The task: Locate the line that contains "100 Francs DELACROIX" in the data that follows. Copy it and every subsequent line to the end, exactly, excluding pictures.
*** Extracted entries ***
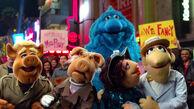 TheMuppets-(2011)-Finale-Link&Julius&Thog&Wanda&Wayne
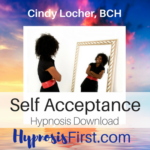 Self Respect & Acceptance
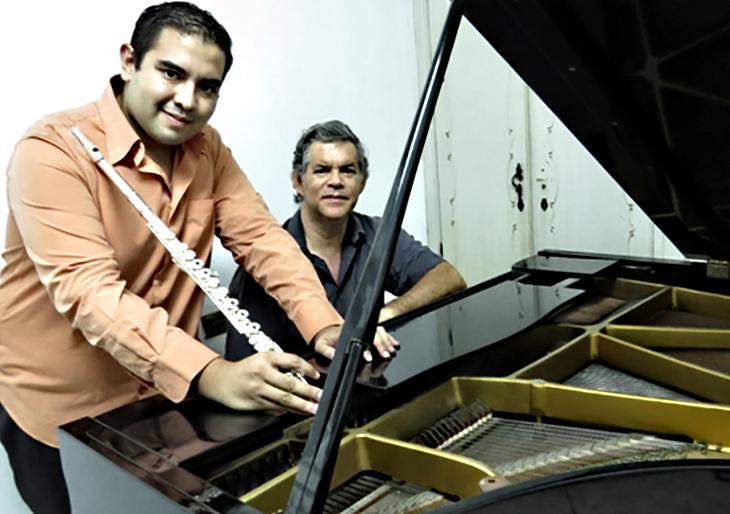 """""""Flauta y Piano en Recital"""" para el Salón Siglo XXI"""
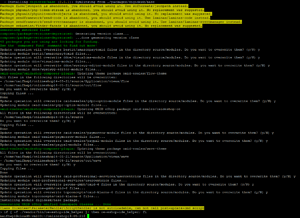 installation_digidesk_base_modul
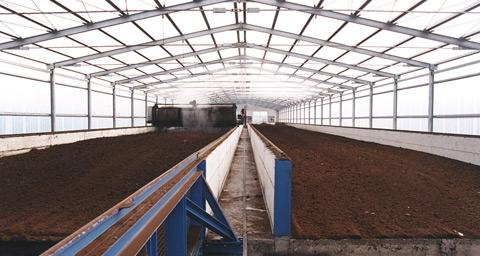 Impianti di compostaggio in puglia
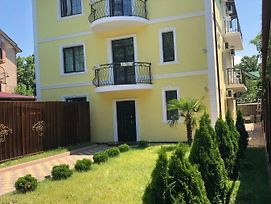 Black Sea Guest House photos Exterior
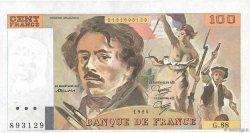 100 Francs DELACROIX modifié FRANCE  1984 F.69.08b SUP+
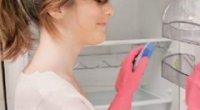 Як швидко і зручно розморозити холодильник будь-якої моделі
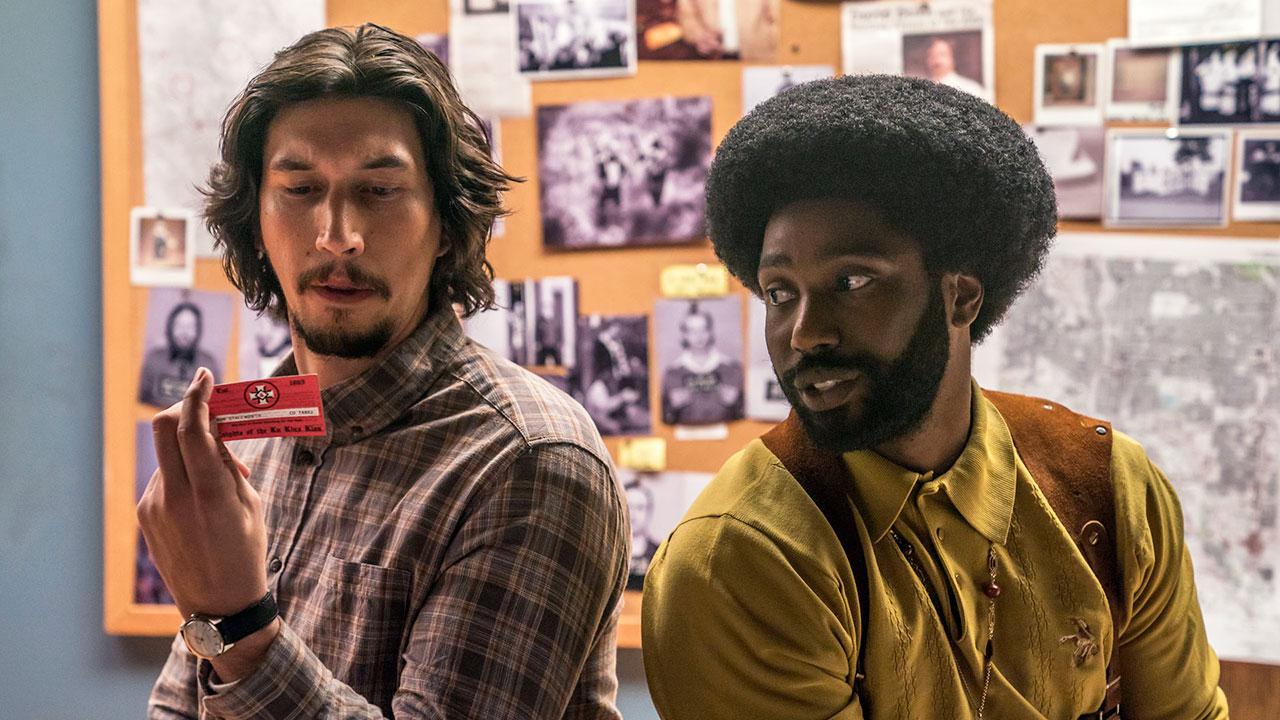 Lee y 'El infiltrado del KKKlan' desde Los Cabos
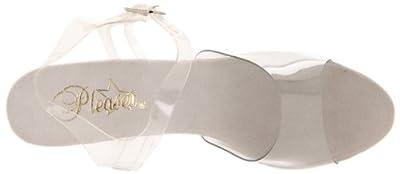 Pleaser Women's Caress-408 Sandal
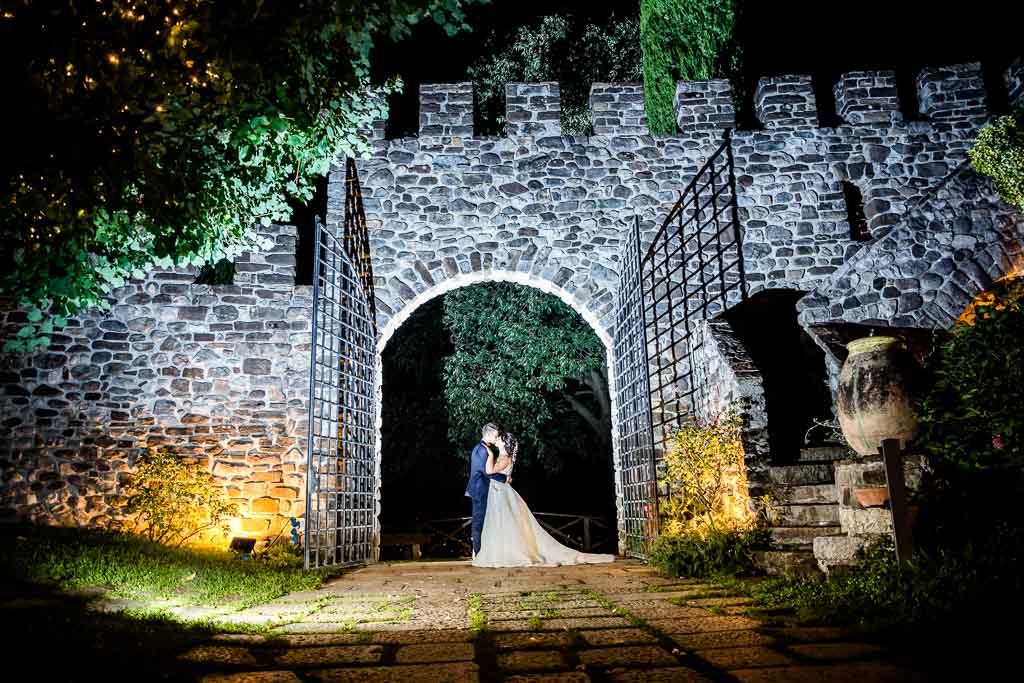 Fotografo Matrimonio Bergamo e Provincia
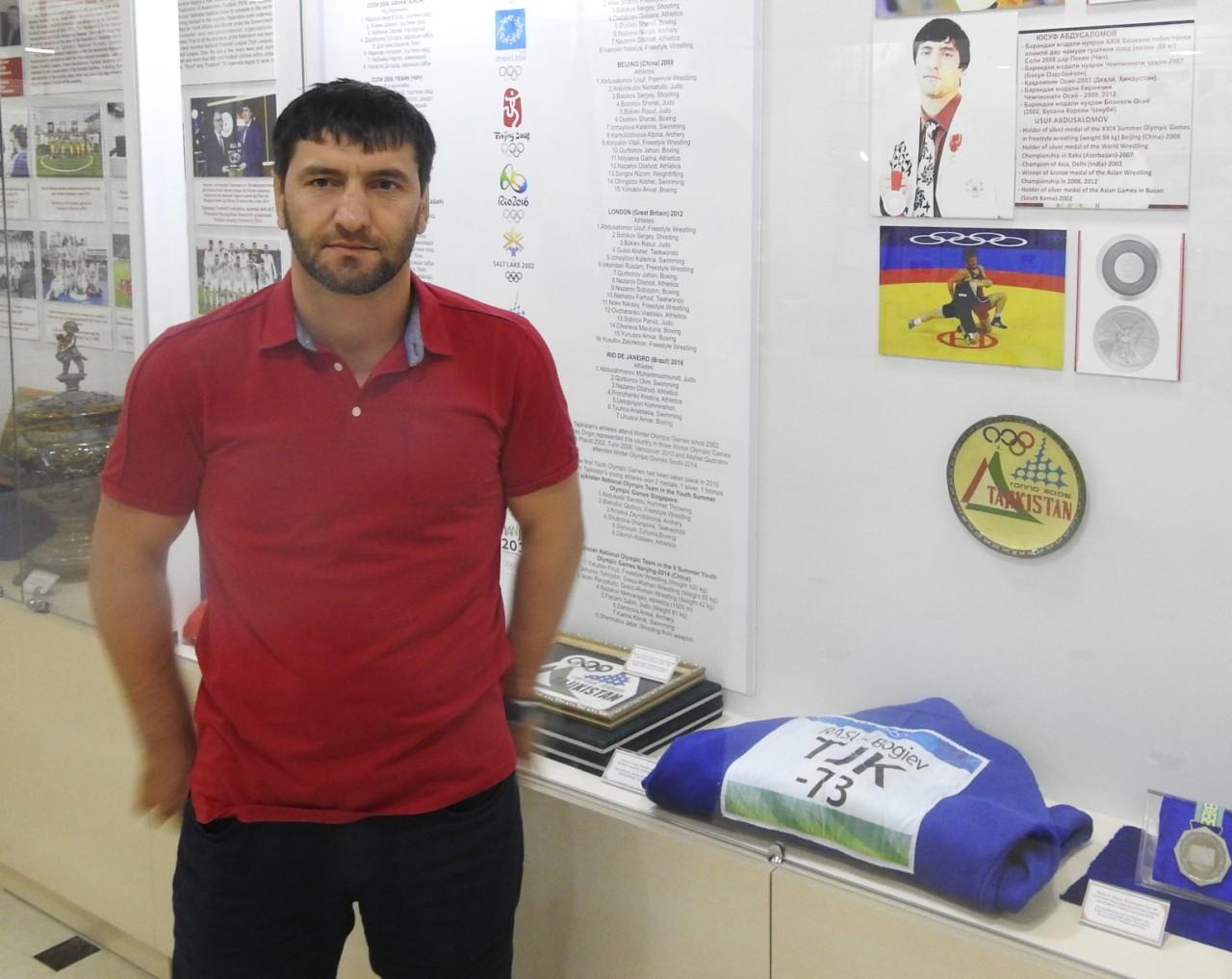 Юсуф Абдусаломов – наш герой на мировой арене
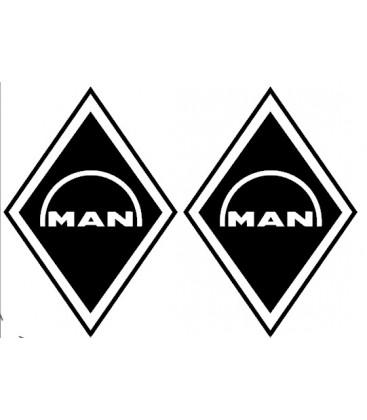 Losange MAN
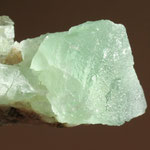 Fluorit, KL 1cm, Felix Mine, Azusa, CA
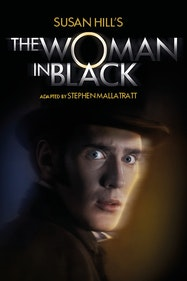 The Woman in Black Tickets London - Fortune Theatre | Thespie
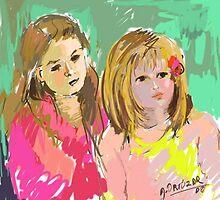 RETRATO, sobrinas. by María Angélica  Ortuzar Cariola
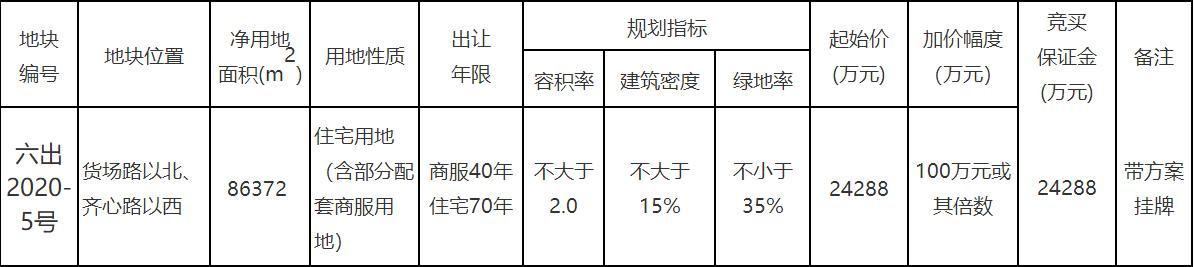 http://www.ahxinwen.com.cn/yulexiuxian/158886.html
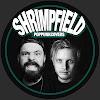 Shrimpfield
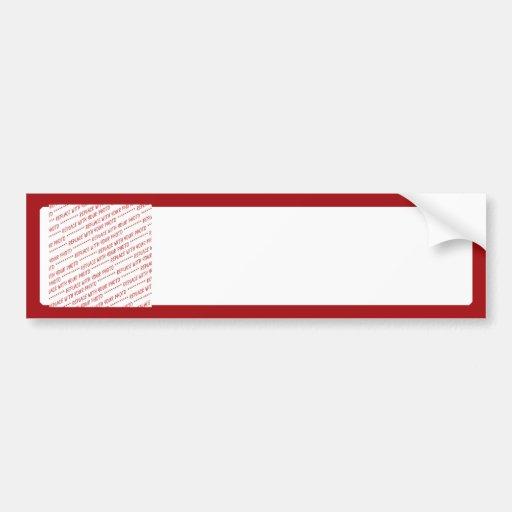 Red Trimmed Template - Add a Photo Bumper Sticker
*** End of Extracted entries ***
Expected answer:
 100 Francs DELACROIX modifié FRANCE  1984 F.69.08b SUP+
 Як швидко і зручно розморозити холодильник будь-якої моделі
 Lee y 'El infiltrado del KKKlan' desde Los Cabos
 Pleaser Women's Caress-408 Sandal
 Fotografo Matrimonio Bergamo e Provincia
 Юсуф Абдусаломов – наш герой на мировой арене
 Losange MAN
 Fluorit, KL 1cm, Felix Mine, Azusa, CA
 The Woman in Black Tickets London - Fortune Theatre | Thespie
 RETRATO, sobrinas. by María Angélica  Ortuzar Cariola
 http://www.ahxinwen.com.cn/yulexiuxian/158886.html
 Shrimpfield
 Red Trimmed Template - Add a Photo Bumper Sticker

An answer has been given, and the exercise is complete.